Consider a fixed digit *d*, and look at the places where it might occur.
Call such places adjacent when they lie in the same row, column, or box.
Clearly, no two adjacent vertices are both *d*.

If the resulting graph contains an odd cycle, then there are two
adjacent vertices of the cycle that are both different from *d*.
But then these two vertices have a common neighbour outside the cycle
that is *d* (for they lie in a common area - row, column or box -
and that area contains a position that is *d*).

For each edge, call a common neighbour of its endpoints that has *d*
among its possibilities an 'alternative' and write down a list
of all alternatives for all edges. The list is nonempty, and a
common neighbour of all alternatives cannot itself have value *d*.
Look at an example.

The starting configuration leads without problems to the situation on the right. None of the techniques mentioned so far will work here. But there is an odd cycle, here a pentagon, indicated in yellow, of positions that all might contain the same digit 1. By the argument above, there is an edge in the pentagon such that both vertices are different from 1. Now the edge (2,2)-(2,5) must contain at least one 1, since there are no other 1's in that row.
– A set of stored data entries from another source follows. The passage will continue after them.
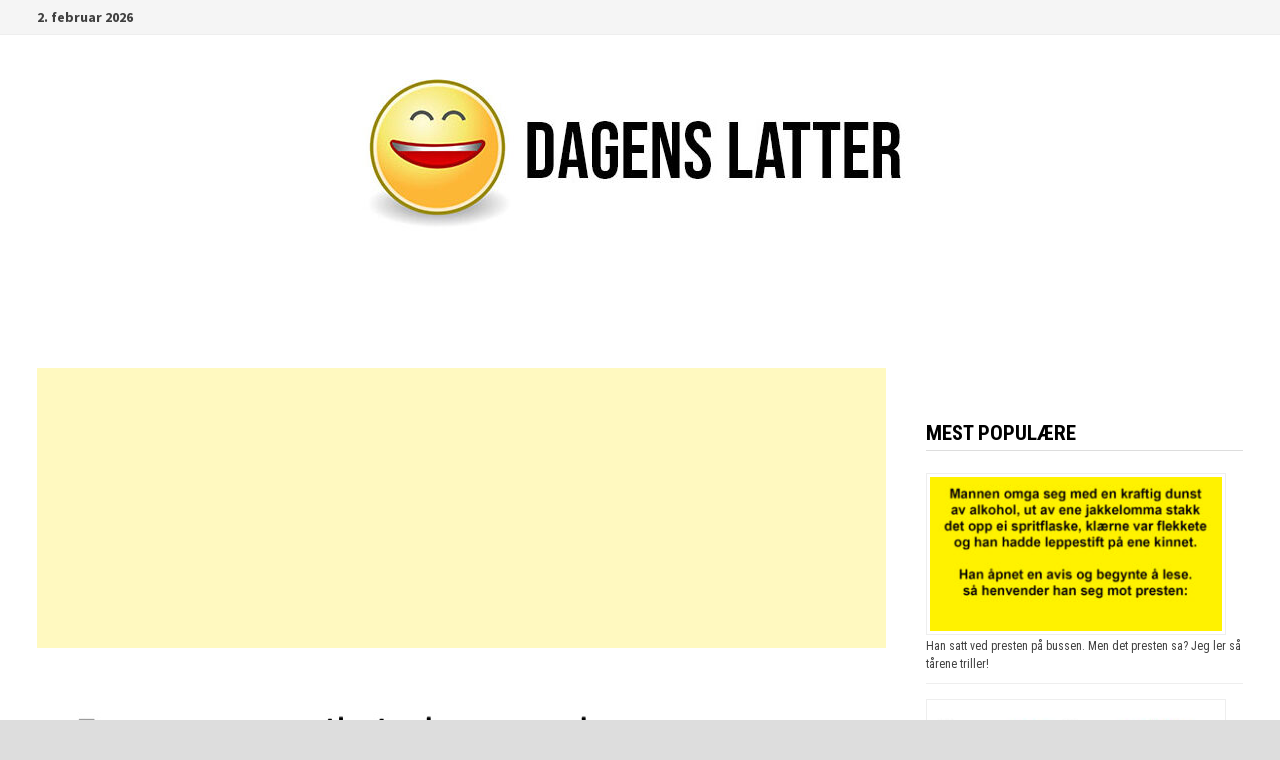

--- FILE ---
content_type: text/html; charset=utf-8
request_url: https://www.google.com/recaptcha/api2/aframe
body_size: 264
content:
<!DOCTYPE HTML><html><head><meta http-equiv="content-type" content="text/html; charset=UTF-8"></head><body><script nonce="m9nHcWabTU2P0cgkkd2pGg">/** Anti-fraud and anti-abuse applications only. See google.com/recaptcha */ try{var clients={'sodar':'https://pagead2.googlesyndication.com/pagead/sodar?'};window.addEventListener("message",function(a){try{if(a.source===window.parent){var b=JSON.parse(a.data);var c=clients[b['id']];if(c){var d=document.createElement('img');d.src=c+b['params']+'&rc='+(localStorage.getItem("rc::a")?sessionStorage.getItem("rc::b"):"");window.document.body.appendChild(d);sessionStorage.setItem("rc::e",parseInt(sessionStorage.getItem("rc::e")||0)+1);localStorage.setItem("rc::h",'1770005212997');}}}catch(b){}});window.parent.postMessage("_grecaptcha_ready", "*");}catch(b){}</script></body></html>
Thus an edge where 1's are absent must be one of (2,5)-(8,5), (8,5)-(7,4), (7,4)-(7,2) or (7,2)-(2,2). Alternative choices in the corresponding row, column or box are the (orange) positions (7,5), (7,6) and (3,2), and we know that at least one of them must be 1. But then a common neighbour of each of the alternatives cannot be 1, and in our example (7,2) is such a common neighbour. Therefore (7,2) is not 1.

The rest is straightforward.

(There are several other ways of describing this situation. For example: if there is a 1 at (7,2) then also at (8,5), and because of the pair (2,2)-(2,5) we find a total of three 1's in columns 2 and 5. Contradiction.)

Usually when Broken Wing applies it is a case where also the simpler Turbot Fish applies. In the above example only one edge of the pentagon is a pair (and Turbot Fish requires at least two such edges).

There is a refinement of the above argument. If an edge of the odd cycle lies in two areas (a row or column and a box), then we need only pick the alternatives from one of these.

Let us give one more example, rather similar to the above one, where also a position outside the pentagon is improved. It is for the digit 4.

The rest is straightforward.

And yet another where only a position outside is improved. Here no edge of the pentagon is a pair. It is for the digit 5.

Here there remains work to be done. The next step is a forcing chain (5,6)7 > (2,6)6 > (3,5)5 > (6,5)7 > (5,6)!7 where !7 stands for "not 7".

The next step is a Turbot Fish for the digit 7.

The rest is straightforward.